У него, разумеется, были и боевые товарищи, и друзья-однополчане, но сейчас они уже занимали видные посты, высокие должности, они носили портфели вместо маузера, и вряд ли бы согласились участвовать в разборке со стрельбой и возможными жертвами.
— У меня есть, — проговорил доктор Борменталь скромно, — правда, не знаю – налётчики они или просто бандиты какие. Во всяком случае, пули я из них доставал.

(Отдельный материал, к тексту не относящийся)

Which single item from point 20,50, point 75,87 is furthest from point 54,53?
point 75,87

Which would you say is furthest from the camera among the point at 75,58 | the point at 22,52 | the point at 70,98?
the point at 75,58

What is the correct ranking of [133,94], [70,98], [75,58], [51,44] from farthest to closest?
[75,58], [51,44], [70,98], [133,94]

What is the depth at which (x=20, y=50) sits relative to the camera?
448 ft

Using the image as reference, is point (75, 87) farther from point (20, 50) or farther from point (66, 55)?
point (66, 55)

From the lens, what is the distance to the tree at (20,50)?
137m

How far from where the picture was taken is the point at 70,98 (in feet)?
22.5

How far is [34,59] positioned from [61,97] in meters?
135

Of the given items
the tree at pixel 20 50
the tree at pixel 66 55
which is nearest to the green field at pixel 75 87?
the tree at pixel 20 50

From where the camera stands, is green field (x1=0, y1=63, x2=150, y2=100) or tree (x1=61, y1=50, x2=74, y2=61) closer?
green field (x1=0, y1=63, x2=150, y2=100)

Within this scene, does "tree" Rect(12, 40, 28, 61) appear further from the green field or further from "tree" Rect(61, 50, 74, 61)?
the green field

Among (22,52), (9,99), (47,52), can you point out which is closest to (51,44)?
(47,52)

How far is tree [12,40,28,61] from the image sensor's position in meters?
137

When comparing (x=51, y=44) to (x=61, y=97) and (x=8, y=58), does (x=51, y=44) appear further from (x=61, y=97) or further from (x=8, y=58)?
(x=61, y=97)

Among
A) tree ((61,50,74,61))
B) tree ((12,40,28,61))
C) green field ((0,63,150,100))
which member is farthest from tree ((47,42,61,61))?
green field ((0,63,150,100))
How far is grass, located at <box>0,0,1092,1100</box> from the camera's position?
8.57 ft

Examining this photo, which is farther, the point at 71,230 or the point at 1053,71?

— Ну что ж, это уже кое-что. Может, сменим обстановку и обсудим дальнейший план действий, — предложил Остап, озираясь по сторонам, — а то, тут как-то не комфортно.
— Да, пожалуй, пройдёмте в кабинет, — согласился врач.
— А с этим паразитом, что делать будем, — Севрюгов небрежным движением руки указал на связанного.
— Полагаю, его пока следует усыпить. А то вдруг он нам не всё рассказал. Мы его тогда по новой допросим. Иван Арнольдович, организуйте подзащитному наркоз.
Едва Остап договорил, как доктор Бормендаль уже стоял подле известного шкафа и доставал оттуда новую бутыль, жёлто-коричневого стекла. Затем из нижней секции вытащил треугольную маску для наркоза. Набил её ватой и обильно смочил жидкостью из бутыли. Хлороформом.
— Вы чего, — запротестовал Поласухер, — не надо меня усыплять. Я же, как бы, вам всё рассказал. Всю правду. Я не…
Но вновь разрыдаться он не успел. Медработник со свойственным ему профессионализмом заткнул комсомольцу носоглотку маской и быстро отправил того в отключку. После чего проверил у него пульс.
— Часов пять-шесть этот гельминт спать будет, — констатировал врач. Он несколько ослабил путы, дабы не нарушить тому кровообращение. – Идёмте в кабинет.
Когда все уже покидали операционную, Бурде, проходя мимо спящего, ущипнул того за нос. То ли, чтобы убедиться крепко ли спит обвиняемый, то ли просто в силу подпорченности своей натуры.